**EXERCISE INSTRUCTIONS:**
Repeat the lines of the data exactly, from the first one through the one that contains "common name: coyote".

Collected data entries
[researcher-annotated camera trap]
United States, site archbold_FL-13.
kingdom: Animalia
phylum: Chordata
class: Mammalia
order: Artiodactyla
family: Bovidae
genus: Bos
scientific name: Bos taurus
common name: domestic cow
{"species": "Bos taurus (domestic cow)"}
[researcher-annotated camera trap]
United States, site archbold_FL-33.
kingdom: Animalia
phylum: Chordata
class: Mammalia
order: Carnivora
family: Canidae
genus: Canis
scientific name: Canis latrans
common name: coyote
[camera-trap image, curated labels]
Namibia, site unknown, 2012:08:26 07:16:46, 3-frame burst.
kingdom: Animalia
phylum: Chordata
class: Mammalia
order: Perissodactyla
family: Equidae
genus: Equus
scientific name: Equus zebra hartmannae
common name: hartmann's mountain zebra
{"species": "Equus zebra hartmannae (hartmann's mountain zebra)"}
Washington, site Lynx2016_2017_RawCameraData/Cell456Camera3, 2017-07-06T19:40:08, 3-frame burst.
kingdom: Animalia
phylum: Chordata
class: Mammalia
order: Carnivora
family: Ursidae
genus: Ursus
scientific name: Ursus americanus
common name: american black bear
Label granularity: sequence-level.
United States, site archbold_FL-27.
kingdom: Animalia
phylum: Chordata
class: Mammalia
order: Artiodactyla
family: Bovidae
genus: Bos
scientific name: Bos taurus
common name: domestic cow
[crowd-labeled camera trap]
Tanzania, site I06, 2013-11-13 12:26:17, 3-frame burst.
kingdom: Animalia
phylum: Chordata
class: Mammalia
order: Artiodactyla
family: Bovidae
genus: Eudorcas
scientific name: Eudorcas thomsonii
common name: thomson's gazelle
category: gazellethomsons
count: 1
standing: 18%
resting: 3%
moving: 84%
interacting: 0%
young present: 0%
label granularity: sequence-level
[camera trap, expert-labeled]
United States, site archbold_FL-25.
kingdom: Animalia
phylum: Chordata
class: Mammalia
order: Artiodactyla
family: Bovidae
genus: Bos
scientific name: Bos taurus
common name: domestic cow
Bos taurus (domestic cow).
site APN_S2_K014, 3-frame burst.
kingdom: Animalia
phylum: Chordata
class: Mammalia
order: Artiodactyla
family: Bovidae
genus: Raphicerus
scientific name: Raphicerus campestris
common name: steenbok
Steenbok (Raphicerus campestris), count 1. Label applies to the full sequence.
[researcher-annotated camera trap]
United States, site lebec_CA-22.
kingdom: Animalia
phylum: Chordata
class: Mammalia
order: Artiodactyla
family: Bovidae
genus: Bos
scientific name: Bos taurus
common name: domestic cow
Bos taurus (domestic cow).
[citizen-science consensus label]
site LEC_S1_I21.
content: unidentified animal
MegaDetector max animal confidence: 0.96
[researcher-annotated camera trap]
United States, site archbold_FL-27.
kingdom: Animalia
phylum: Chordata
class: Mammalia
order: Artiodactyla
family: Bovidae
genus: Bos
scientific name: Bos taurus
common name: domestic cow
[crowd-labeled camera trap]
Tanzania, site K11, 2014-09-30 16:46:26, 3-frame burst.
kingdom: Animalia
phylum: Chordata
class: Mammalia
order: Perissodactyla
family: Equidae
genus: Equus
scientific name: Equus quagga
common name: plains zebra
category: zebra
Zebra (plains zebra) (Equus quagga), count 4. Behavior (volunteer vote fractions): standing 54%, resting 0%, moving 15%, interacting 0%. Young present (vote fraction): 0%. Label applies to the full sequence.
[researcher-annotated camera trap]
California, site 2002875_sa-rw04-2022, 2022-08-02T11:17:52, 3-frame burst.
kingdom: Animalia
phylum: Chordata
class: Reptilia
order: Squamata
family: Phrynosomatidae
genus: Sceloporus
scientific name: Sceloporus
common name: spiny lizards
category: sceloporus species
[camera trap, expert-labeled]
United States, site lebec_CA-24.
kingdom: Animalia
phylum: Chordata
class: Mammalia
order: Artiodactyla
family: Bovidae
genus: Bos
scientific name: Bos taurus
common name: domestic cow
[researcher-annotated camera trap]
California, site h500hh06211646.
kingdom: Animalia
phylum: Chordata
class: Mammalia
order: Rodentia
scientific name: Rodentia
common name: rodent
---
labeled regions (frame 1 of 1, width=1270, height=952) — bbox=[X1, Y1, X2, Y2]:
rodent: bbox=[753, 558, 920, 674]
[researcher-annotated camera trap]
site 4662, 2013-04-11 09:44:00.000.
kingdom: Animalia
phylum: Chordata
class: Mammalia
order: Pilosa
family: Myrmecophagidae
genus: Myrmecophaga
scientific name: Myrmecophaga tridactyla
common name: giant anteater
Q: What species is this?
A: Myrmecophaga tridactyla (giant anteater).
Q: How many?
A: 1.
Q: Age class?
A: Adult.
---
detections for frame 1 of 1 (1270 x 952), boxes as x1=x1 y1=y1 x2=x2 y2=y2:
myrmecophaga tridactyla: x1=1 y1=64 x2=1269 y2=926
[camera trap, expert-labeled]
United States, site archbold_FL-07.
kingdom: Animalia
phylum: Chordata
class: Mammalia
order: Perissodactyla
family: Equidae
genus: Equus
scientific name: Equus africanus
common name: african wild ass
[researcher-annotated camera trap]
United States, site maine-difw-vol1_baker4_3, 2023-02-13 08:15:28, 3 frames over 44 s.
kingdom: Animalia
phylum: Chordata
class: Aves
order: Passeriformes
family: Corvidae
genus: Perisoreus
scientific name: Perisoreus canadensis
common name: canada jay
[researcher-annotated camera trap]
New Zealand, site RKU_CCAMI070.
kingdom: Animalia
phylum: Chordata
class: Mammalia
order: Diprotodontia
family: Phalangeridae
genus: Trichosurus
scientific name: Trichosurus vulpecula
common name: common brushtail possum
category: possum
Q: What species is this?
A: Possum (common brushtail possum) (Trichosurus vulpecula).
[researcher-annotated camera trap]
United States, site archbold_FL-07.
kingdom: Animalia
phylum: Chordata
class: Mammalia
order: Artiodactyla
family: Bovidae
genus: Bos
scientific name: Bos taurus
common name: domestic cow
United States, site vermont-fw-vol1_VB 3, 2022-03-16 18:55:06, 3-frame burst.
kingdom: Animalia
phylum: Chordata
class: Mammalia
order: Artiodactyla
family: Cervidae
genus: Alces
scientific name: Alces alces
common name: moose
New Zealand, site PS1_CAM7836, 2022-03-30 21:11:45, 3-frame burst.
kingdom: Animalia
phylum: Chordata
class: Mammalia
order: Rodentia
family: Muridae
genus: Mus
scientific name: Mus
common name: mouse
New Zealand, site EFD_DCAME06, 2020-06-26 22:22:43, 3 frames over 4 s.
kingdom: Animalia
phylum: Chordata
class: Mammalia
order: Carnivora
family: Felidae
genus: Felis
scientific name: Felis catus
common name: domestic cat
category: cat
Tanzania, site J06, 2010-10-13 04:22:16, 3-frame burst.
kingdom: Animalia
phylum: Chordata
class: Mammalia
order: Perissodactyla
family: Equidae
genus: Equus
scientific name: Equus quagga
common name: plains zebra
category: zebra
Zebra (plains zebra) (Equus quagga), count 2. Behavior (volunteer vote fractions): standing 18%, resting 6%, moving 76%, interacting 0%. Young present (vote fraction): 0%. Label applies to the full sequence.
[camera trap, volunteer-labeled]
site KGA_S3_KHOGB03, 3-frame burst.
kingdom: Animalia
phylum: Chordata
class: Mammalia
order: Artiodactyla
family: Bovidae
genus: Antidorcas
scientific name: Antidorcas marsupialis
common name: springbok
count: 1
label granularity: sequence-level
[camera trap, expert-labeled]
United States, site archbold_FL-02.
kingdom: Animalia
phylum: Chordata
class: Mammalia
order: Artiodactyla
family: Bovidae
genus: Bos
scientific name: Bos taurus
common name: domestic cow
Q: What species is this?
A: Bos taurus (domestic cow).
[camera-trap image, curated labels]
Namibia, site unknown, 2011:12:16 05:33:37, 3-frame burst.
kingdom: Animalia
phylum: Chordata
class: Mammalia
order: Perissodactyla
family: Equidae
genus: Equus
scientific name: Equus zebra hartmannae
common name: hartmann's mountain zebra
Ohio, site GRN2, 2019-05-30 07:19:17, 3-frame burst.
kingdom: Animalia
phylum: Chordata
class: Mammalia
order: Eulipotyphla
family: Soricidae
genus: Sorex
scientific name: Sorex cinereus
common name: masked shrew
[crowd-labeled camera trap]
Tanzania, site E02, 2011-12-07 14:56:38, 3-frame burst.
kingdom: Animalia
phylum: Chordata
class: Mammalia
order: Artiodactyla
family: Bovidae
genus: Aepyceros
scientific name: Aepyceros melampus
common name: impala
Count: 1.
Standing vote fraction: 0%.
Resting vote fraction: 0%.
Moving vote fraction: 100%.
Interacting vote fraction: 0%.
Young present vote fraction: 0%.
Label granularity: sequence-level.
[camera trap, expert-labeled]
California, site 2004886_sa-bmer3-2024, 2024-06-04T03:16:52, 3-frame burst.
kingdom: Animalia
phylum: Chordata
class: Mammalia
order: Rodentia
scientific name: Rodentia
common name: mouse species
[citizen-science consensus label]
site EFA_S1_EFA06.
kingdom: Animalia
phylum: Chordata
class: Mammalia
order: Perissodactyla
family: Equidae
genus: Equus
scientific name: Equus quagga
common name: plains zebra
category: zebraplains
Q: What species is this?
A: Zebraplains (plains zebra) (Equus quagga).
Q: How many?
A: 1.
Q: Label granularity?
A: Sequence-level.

**RESULT:**
[researcher-annotated camera trap]
United States, site archbold_FL-13.
kingdom: Animalia
phylum: Chordata
class: Mammalia
order: Artiodactyla
family: Bovidae
genus: Bos
scientific name: Bos taurus
common name: domestic cow
{"species": "Bos taurus (domestic cow)"}
[researcher-annotated camera trap]
United States, site archbold_FL-33.
kingdom: Animalia
phylum: Chordata
class: Mammalia
order: Carnivora
family: Canidae
genus: Canis
scientific name: Canis latrans
common name: coyote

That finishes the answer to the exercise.